Your assignment ->
Please reproduce the article on the government shutdown talks word for word, from start to finish.

WASHINGTON -- The ghost of failed grand bargains past emerged on Wednesday, only to be pushed back into the grave by lawmakers trying to negotiate an end to the government shutdown and avert a default.
As the four top lawmakers in Congress met with President Barack Obama at the White House, reports began filtering in that the sides would discuss some sort of larger deal to end the impasse -- one that resembled the negotiations that had started and stalled in 2011 and 2012. By the time those lawmakers emerged from the meeting 1 1/2 hours later, such a deal seemed far off.
House Speaker John Boehner (R-Ohio), first to the microphones outside the West Wing, declared that Obama "will not negotiate."
"We've got divided government: Democrats control the White House and the Senate. Republicans control the House," Boehner said. "We have sent four different proposals, but our Democrat colleagues in the Senate have rejected all of them."
It was a somber, depressing tone that led several reporters to wonder why it took 90 minutes to reach that conclusion. The answer, it seemed, was that Boehner had tried to explore the viability of a big deal rather than a short-term continuing resolution and a subsequent debt-limit hike. Those conversations did not go far.
"Boehner raised the idea" that House Budget Committee Chairman Paul Ryan (R-Wis.) "could forge a grand bargain," said a Democratic source familiar with the meeting, which staff was prohibited from attending. Other attendees scoffed, the source added, having "heard that song and dance too many times before."
Brendan Buck, a spokesman for Boehner, told The Huffington Post, "What was said publicly summed it up."

Recorded data ->

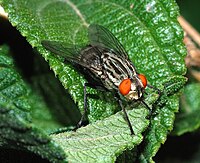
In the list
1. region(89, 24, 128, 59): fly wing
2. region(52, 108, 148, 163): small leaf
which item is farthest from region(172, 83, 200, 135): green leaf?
region(52, 108, 148, 163): small leaf

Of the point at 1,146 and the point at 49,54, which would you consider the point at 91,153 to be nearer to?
the point at 1,146

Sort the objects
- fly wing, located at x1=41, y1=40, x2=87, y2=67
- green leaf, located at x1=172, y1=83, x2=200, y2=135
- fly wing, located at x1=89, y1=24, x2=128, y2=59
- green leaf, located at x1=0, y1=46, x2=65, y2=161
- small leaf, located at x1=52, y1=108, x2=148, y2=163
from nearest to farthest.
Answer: green leaf, located at x1=0, y1=46, x2=65, y2=161 → small leaf, located at x1=52, y1=108, x2=148, y2=163 → fly wing, located at x1=41, y1=40, x2=87, y2=67 → fly wing, located at x1=89, y1=24, x2=128, y2=59 → green leaf, located at x1=172, y1=83, x2=200, y2=135

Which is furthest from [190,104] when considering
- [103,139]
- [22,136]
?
[22,136]

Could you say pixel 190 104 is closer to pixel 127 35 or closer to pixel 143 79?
pixel 127 35

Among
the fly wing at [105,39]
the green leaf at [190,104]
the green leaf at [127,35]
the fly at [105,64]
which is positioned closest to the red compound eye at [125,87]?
the fly at [105,64]

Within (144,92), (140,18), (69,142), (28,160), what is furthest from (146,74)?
(28,160)

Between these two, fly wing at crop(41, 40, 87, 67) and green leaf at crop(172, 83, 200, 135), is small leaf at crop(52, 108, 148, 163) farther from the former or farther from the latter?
green leaf at crop(172, 83, 200, 135)
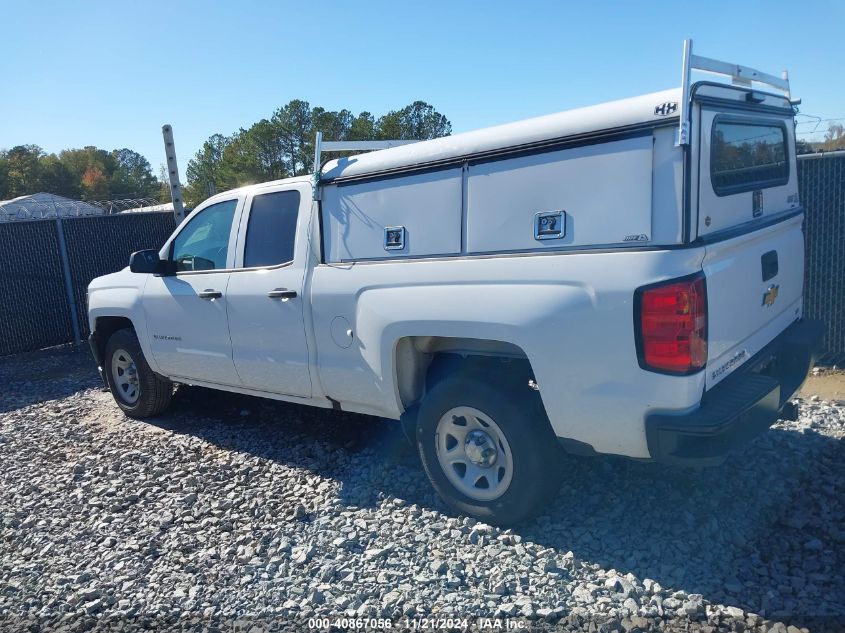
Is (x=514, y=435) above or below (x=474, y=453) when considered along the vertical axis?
above

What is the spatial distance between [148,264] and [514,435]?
3618 mm

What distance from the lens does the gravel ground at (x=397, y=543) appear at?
3.23m

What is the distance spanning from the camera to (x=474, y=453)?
12.8ft

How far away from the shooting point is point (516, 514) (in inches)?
149

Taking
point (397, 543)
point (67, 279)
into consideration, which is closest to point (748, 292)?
point (397, 543)

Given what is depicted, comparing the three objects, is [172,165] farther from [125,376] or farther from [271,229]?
[271,229]

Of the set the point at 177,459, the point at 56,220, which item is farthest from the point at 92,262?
the point at 177,459

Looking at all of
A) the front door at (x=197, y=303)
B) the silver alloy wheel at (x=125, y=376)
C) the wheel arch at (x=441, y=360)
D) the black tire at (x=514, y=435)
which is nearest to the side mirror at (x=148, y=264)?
the front door at (x=197, y=303)

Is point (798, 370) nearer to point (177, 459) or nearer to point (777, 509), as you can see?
point (777, 509)

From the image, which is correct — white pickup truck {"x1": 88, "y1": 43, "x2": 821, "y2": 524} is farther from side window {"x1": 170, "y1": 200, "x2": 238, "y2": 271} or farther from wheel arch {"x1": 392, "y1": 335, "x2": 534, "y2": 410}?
side window {"x1": 170, "y1": 200, "x2": 238, "y2": 271}

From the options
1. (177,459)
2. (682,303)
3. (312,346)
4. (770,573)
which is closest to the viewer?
(682,303)

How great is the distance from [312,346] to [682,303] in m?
2.49

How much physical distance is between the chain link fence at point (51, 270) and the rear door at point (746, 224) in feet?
33.8

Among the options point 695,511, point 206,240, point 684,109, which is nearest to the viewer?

Result below ->
WASHINGTON -- The ghost of failed grand bargains past emerged on Wednesday, only to be pushed back into the grave by lawmakers trying to negotiate an end to the government shutdown and avert a default.
As the four top lawmakers in Congress met with President Barack Obama at the White House, reports began filtering in that the sides would discuss some sort of larger deal to end the impasse -- one that resembled the negotiations that had started and stalled in 2011 and 2012. By the time those lawmakers emerged from the meeting 1 1/2 hours later, such a deal seemed far off.
House Speaker John Boehner (R-Ohio), first to the microphones outside the West Wing, declared that Obama "will not negotiate."
"We've got divided government: Democrats control the White House and the Senate. Republicans control the House," Boehner said. "We have sent four different proposals, but our Democrat colleagues in the Senate have rejected all of them."
It was a somber, depressing tone that led several reporters to wonder why it took 90 minutes to reach that conclusion. The answer, it seemed, was that Boehner had tried to explore the viability of a big deal rather than a short-term continuing resolution and a subsequent debt-limit hike. Those conversations did not go far.
"Boehner raised the idea" that House Budget Committee Chairman Paul Ryan (R-Wis.) "could forge a grand bargain," said a Democratic source familiar with the meeting, which staff was prohibited from attending. Other attendees scoffed, the source added, having "heard that song and dance too many times before."
Brendan Buck, a spokesman for Boehner, told The Huffington Post, "What was said publicly summed it up."